Dave: Alright, one more question and then we will wrap it up. We are going over our 30 minutes, but that’s okay Mark. We can talk for 3 hours I think. So lastly, I was curious how the process works and maybe get an example of how an idea starts, and then you test it, and you test it some more, and then, you know, might do more even larger field trials, and then finally bring it to commercialization. Primarily we talking about one technology, like Oh! this has a lot of promise, but you are like, it might take 2 or 3 years before we know for sure, so how does that whole process work?
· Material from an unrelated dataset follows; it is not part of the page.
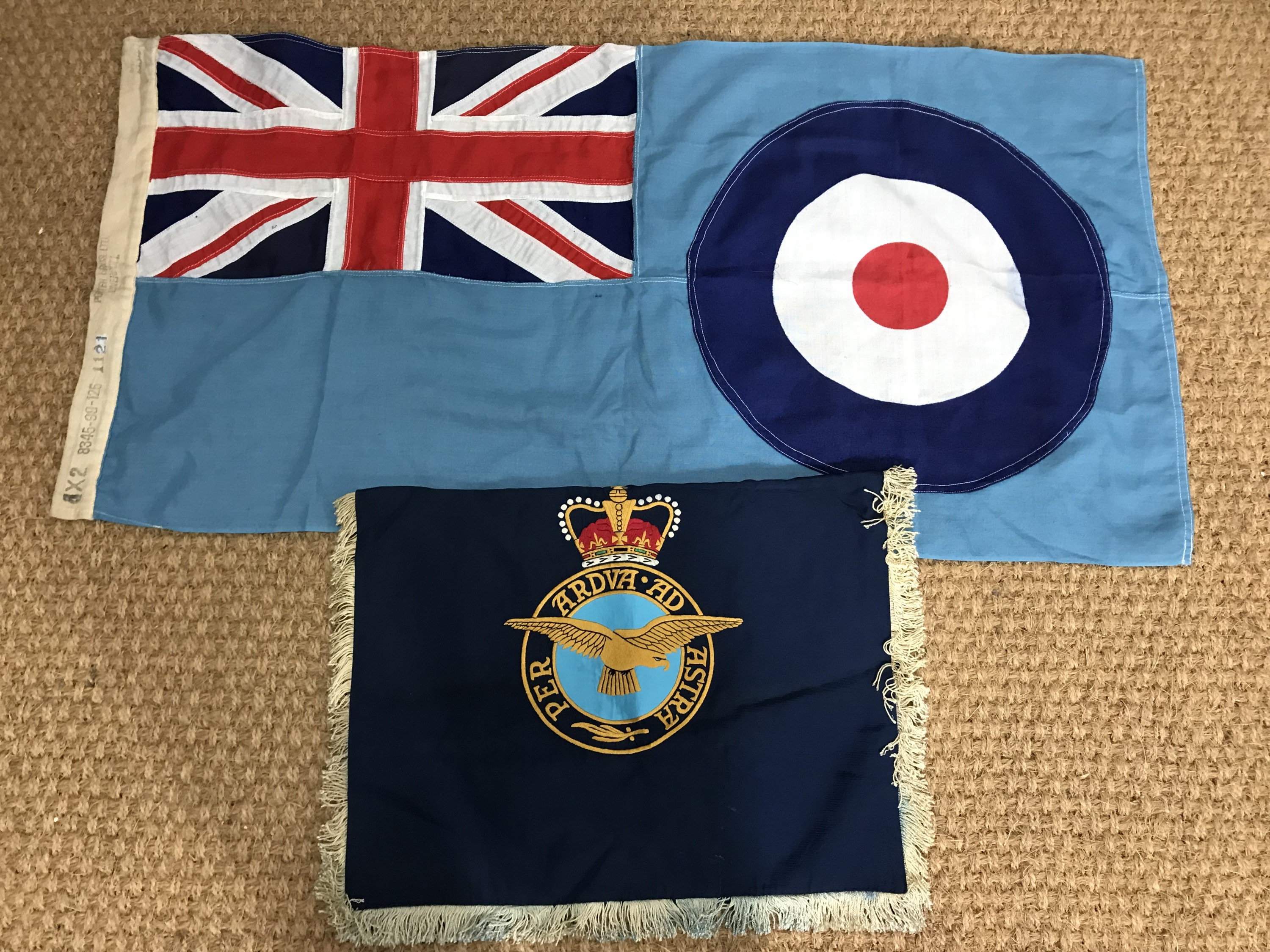 Lot 59 - A post 1952 RAF banner together with an RAF ensign / flag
Mark: Yeah, so I am making changes now in how I do that process from the actual design to the end product and I won’t go into details on one that we have got a new initiative on campus where there is about 3 professors, may be 4 involved, where we are interested in the byproducts of the slaughter industry, which there is a lot of byproducts in the slaughter industry, those are all the molecules that kept the animal alive, how to isolate some of those high value molecules from the animal and turn them into useful products. So the trick is first to come up with the idea, in our case we like not only the idea, but we want to march through all the way to where it is going to be used, how big is the market, how much can we produce it for, will the market buy it, in some cases talking to people in the market before we ever pick up the pipette or ask for the first dollar, and then we have to come up with some form of resources, limited resources to begin to kind of step this project forward through some kind of benchmarking, and then I like more having companies involved in this all the way through and then I used to try to do all the experimental trials on my campus, I look for collaborations from other universities who have better resources than I do. I’ll contract out testing the labs if I need to. Whatever it takes to kind of put this together and then get it into the hands of the user as fast as we can to field test it and I think the goal was to kill these ideas as fast as we can so we can move on to the next one and not fall in love with these things too much. You can fall in love with knowledge creation, but not innovation.

Dave: Okay, that was interesting. Well, I think we are out of time, so Mark I definitely appreciate it. I learned actually a lot, even though I have known you for years, I still learned about your background and ideas, so I appreciate your time and thoughts.

Mark: Thanks, Dave for having me.

Dave: Alright, bye everyone. We’ll see you on the next podcast.